After high school, Newmark graduated from Washington University in 1973 and went on to Yale for a graduate degree in political science. Not much more than one semester passed when he left to study Transcendental Meditation and eventually became a teacher of meditation for several years. It was through meditation and his mentor Maharishi Mahesh Yogi, the well-known guru to The Beatles, that Newmark connected his own love of plants to their healing potential.

“Through his teachings,” said Newmark, “I became more sensitized to the power of plants to heal and enlighten and it was through my studies of meditation that I first became aware of Ayurvedic medicine and the principles that had formed that exquisite, ancient, venerable healing system.”

Still, it was not at that point that Newmark began his official career with herbal medicine; instead he followed in his father and brother’s footsteps by obtaining a law degree. “It felt like the logical thing for me to do,” said Newmark. Though he carried on a family tradition, Newmark’s trial law practice was unconventional and representative of his true spirit. Among other clients, he represented the Animal Legal Defense Fund pro bono, seeking to have underwater trapping of Missouri river otters banned “as an offensive and painful suffocation that was wrong.” He also represented the Natural Law Party, which is based on the Maharishi’s teachings, and Ross Perot’s Reform Party, both of which sought to be included in the 1996 presidential debates, which Newmark described as an attempt “to break the stranglehold of the 2 dominating parties.”

Newmark said he hopes always to use his law experience in ways that “are of benefit to the world,” a goal he can strive toward through his nonprofit work. In addition to ABC and his roles on other boards, Newmark continues to champion the causes of organic farming and non-GMO foods and herbs — causes he describes as resonating “very deeply with my soul” — through public-speaking tours and editorial articles. 

Newmark brings to the ABC Board of Trustees a deep devotion to environmentalism, conservation, and organic herb production, as well as a youthful energy and more than a decade of experience within the regulatory environments of the natural products industry.

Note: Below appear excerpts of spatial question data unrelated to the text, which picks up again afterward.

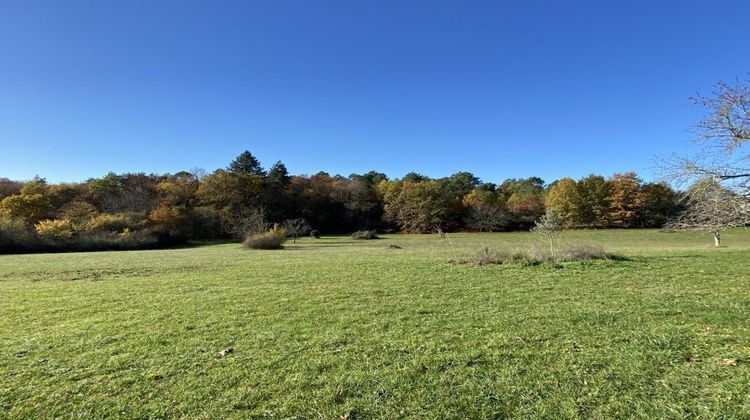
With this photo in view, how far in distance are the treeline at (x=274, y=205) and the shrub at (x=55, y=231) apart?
74 millimetres

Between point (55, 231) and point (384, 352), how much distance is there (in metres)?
44.5

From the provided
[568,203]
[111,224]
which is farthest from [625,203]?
[111,224]

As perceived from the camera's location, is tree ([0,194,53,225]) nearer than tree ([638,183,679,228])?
Yes

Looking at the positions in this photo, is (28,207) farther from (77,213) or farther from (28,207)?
(77,213)

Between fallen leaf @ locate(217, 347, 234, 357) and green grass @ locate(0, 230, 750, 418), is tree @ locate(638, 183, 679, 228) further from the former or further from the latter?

“Tom Newmark is an extraordinarily talented individual,” said New York Botanical Garden ethnobotanist and fellow ABC Board member Michael Balick, PhD (email, September 14, 2012). “In addition to his experience with supplements, particularly botanicals, he is an organic spice farmer, conservationist, and author, with an international perspective shaped by his devotion to protecting nature, public health, and the well-being of generations that someday will inhabit Planet Earth. It is also just plain fun to walk through a tropical forest with Tom and see his overwhelming excitement about the plants, animals, and even the less-obvious microbes that are to be found. I am thankful that Tom enthusiastically accepted this new assignment as a colleague on the ABC Board of Trustees, and know that in the years to come, he will contribute significantly to the Board’s vital work in governing and expanding this important organization.”

Photographer, author, and Chairman of the ABC Board of Trustees, Steven Foster, said, “The Board of Trustees of the American Botanical Council was deeply honored when Tom Newmark accepted our invitation to serve on our Board. Tom brings a combination of exceptional nonprofit and for-profit board experience to ABC along with a deep personal and professional understanding of the natural products industry and the herb consumer.”

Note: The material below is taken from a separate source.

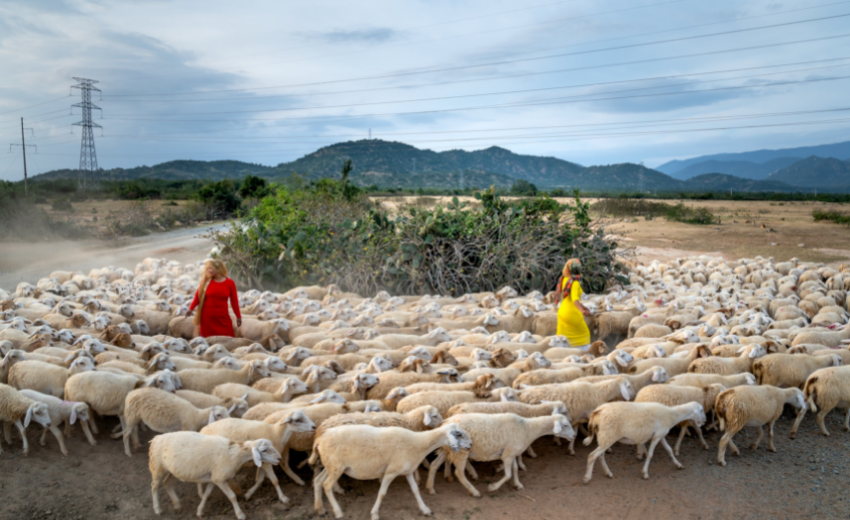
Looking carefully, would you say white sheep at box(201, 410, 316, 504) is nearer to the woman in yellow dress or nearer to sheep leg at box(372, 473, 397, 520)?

“The American Botanical Council,” said Newmark, “is an extraordinary organization populated by some of the most wonderful scholars, ethnobotanists, scientists, thinkers. I am exceptionally proud to be on the Board. To me, it is a career achievement.”

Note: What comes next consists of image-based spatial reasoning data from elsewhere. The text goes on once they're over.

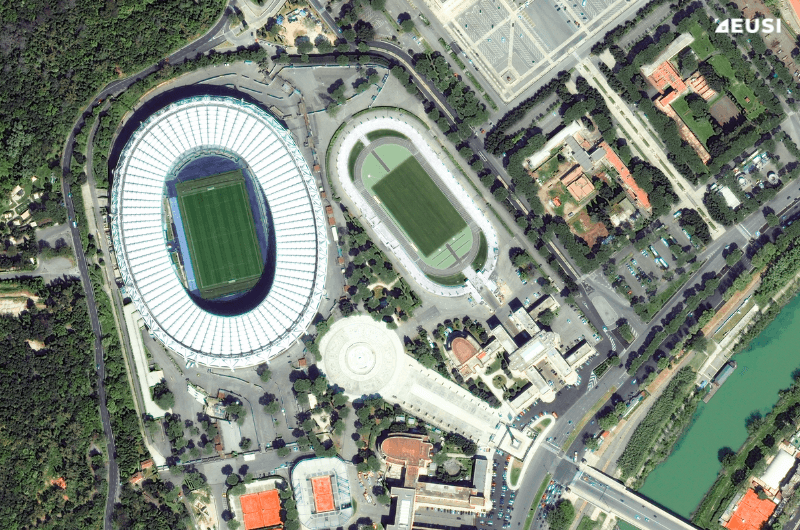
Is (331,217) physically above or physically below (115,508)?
above

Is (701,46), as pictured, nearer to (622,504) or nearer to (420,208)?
(420,208)

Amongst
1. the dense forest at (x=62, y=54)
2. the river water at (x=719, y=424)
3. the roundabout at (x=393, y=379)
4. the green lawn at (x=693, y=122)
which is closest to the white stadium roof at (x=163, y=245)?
the roundabout at (x=393, y=379)

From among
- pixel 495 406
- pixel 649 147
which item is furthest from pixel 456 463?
pixel 649 147

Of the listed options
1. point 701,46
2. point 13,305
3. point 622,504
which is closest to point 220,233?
point 13,305

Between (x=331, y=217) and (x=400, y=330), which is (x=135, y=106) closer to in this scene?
(x=331, y=217)

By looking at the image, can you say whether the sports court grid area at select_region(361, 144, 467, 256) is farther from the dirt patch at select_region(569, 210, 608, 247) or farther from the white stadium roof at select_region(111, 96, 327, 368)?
the dirt patch at select_region(569, 210, 608, 247)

According to his daughter, Newmark also brings his intellect.

“He is a very smart guy,” said Sara. “I’ve actually never met anybody as smart as him and I think I’m not saying that just as his daughter. He thinks things through and has a unique ability to understand situations and direct business and organizations. I think he’s proven himself at that, and I think ABC will really benefit from it. I’ve never really seen him as excited and honored to be asked to serve in such a position.”